The alleged front group leader, Li Huahong, then taunted the practitioners, saying, “Go to the police! Why not?” according to the volunteer.
The attacks on Falun Gong are an example of the CCP’s transnational repression and power projection.
According to documents assembled by Yiyang Xia at the Human Rights Law Foundation, the CCP sees its “struggle” against Falun Gong and “other cult organizations” (by which the CCP could mean any religion, including Christianity, Islam, Tibetan Buddhism, or Taoism) as a “political contest” to protect the CCP’s “leadership and the socialist system” from “anti-China forces in the West.”
The CCP seeks to “blacklist” practitioners and obtain “overseas ... action-oriented intelligence information” to “make overseas anti-cult struggles more and more active” for the “targeted education, persuasion, restraint, and disintegration” of Falun Gong.
This CCP “struggle” in Flushing extends back more than a decade.

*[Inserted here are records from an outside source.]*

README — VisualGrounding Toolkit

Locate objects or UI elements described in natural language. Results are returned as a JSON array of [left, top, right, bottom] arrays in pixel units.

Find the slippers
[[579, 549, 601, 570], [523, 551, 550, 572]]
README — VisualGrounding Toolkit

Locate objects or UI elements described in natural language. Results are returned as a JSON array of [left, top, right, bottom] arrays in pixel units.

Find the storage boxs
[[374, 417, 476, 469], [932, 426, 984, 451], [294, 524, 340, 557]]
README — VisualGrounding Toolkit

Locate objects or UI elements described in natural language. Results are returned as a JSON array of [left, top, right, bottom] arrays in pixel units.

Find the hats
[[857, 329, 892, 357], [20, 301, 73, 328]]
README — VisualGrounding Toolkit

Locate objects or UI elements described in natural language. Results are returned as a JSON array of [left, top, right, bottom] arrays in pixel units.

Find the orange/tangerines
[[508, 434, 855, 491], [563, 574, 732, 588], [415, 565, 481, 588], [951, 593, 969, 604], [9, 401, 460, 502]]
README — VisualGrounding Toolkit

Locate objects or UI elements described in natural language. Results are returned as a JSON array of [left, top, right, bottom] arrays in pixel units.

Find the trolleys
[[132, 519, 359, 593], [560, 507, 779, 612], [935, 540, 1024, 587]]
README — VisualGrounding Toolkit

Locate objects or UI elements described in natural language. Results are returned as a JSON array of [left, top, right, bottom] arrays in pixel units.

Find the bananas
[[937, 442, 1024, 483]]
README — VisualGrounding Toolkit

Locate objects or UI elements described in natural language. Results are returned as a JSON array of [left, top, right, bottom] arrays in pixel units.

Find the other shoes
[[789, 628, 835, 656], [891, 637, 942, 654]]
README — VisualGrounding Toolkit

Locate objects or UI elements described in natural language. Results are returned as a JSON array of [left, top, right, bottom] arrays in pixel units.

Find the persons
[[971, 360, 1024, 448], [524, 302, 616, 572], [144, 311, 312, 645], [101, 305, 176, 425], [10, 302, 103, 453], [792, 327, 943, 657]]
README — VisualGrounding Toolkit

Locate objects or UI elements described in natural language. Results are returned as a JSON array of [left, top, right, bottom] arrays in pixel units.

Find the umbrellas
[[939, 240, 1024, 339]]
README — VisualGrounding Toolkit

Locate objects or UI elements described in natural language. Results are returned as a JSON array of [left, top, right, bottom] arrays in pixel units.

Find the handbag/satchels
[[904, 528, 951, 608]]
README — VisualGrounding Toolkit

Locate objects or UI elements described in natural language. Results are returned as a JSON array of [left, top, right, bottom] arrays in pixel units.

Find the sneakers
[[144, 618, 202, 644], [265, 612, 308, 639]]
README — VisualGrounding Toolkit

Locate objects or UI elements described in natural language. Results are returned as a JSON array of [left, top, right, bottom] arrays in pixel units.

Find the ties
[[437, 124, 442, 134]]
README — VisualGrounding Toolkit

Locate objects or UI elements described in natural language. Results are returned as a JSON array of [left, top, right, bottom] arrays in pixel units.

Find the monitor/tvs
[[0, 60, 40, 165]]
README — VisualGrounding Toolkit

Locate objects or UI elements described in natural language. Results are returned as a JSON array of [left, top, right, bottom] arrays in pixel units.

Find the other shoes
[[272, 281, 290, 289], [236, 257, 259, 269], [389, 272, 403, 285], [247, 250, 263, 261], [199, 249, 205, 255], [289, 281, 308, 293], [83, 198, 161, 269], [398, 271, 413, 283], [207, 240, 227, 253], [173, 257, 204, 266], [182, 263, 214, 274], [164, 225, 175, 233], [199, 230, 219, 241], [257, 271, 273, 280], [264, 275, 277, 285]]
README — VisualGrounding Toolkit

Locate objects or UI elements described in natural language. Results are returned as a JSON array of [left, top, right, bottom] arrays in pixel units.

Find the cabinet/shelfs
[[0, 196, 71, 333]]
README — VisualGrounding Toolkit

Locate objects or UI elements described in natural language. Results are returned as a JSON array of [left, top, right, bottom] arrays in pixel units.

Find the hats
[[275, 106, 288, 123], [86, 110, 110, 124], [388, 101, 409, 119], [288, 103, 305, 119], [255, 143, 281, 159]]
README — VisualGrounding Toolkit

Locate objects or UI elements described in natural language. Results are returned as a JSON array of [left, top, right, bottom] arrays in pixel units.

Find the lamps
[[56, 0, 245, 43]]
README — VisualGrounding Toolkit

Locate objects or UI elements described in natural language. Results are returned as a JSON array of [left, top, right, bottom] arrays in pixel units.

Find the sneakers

According to Yue, the Chinese ambassador in New York admitted in an undercover phone call in 2008 to “instigating pro-CCP groups to launch a series of assaults on Falun Gong adherents in the area.”
In accord with America’s freedom of speech and religion, we must do more to protect the persecuted Falun Gong practitioners, who are working to save America from the CCP’s hegemonic and totalitarian ambitions. That should start with a thorough investigation and airing of any links between the CCP and criminals in New York.